Je me suis aperçu de nombreuses fois qu’ils étaient bien peu nombreux ceux qui comprenaient exactement ce que ces mots veulent dire. Qu’on m’excuse cette fois de recourir à une paraphrase.  » L’ignorant considère sa propre croyance et sa mise en pli logique comme une traduction de la plus pure vérité tandis que le sage, le ‘gnostique’, tient cette expression de pure vérité qu’il est parvenu à cerner comme un assemblage de mots toujours contestable(s). La vérité pure est au-delà (ou en-deçà) de tout discours. Elle est ‘épreuve’ du secret, de sa réalisation intérieure. » Je rappelle, en insistant une nouvelle fois, qu’il y a aporie, infracassable, sur le plan de la logique pure, notamment binaire, et que le seul ‘passage en force’ autorisé est la proclamation de cette conjonction : « un mouvement et un repos… »

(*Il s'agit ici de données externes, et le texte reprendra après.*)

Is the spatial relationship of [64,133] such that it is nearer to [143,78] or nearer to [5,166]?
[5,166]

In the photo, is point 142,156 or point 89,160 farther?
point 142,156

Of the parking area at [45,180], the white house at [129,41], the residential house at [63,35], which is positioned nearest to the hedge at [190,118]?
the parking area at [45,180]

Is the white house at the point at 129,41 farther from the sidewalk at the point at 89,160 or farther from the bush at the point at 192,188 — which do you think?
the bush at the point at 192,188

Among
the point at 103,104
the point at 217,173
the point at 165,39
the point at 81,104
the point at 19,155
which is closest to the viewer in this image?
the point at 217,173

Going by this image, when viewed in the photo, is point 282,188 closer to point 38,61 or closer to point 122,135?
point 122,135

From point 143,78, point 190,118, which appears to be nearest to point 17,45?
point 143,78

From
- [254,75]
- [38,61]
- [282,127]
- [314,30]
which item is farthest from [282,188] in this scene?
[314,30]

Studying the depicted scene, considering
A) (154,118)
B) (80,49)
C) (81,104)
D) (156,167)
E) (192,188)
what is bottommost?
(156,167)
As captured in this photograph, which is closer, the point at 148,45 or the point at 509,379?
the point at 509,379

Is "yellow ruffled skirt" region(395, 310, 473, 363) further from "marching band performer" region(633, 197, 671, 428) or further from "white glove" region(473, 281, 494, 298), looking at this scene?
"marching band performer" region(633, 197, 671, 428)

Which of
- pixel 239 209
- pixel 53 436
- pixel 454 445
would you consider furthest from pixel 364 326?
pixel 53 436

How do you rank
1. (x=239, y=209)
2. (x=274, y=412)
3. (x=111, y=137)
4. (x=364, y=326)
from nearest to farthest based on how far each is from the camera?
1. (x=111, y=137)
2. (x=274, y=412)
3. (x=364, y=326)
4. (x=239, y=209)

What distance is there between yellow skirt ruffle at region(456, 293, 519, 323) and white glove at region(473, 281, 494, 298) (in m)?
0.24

Dans les années 80, la publication du Je suis de Nisargadatta – que je cite ici – fut un formidable succés de librairie, mais je ne suis pas sûr qu’on en ait retenu toutes les leçons. Ces attestations sont si intenses qu’elles  n’autorisent non plus ni ajouts ni commentaires superflus. Pesez, surtout pesez ces mots : En mouvement c’est saguna ; immobile, c’est nirguna.

Vous pensez être quelqu’un mais vous n’êtes rien de tel. C’est uniquement l’Absolu, imprégnant toute chose, qui vous accorde ce sentiment d’être en s’exprimant à travers le corps… L’identification au corps et au monde n’est qu’un phénomène existenciel mal interprété… Notre monde est réel, mais votre façon de le voir ne l’est pas…

L’Absolu ? Ce n’est pas un objet… Il est plutôt dans le présent et la sensation… Il donne naissance à la conscience ; tout le reste est dans la conscience… En réalité, tout est réel et identique… En mouvement c’est saguna ; immobile, c’est nirguna. Mais ce n’est que le mental qui bouge ou ne bouge pas.

Votre nature est lumière qui se produit d’elle-même… De par sa nature même, le mental divise et oppose… (Néanmoins) ce que le mental a créé, il doit le détruire… C’est le mental qui crée l’illusion, c’est le mental qui s’en libère… Les mots d’abord, ensuite le silence…

La diversité sans séparation est tout ce à quoi peut atteindre le mental… Quand le mental est dans son état naturel, il revient spontanément au silence après chaque expérience…

Vous ne pouvez qu’être réel – ce que de toutes façons vous êtes – Le problème n’est que mental. Abandonnez toutes les idées fausses, c’est tout. Vous n’avez pas besoin d’idées justes, il n’y en a pas.

La non-identification naturelle et spontanée est la libération.

Là, au dernier moment, je souligne encore cet avertissement : Les mots d’abord, ensuite le silence… Ne jetez pas le bébé avec l’eau du bain ; n’allez pas tirer un trait sur tout effort de la pensée pour libérer on ne sait quel impersonnel omniscient !!!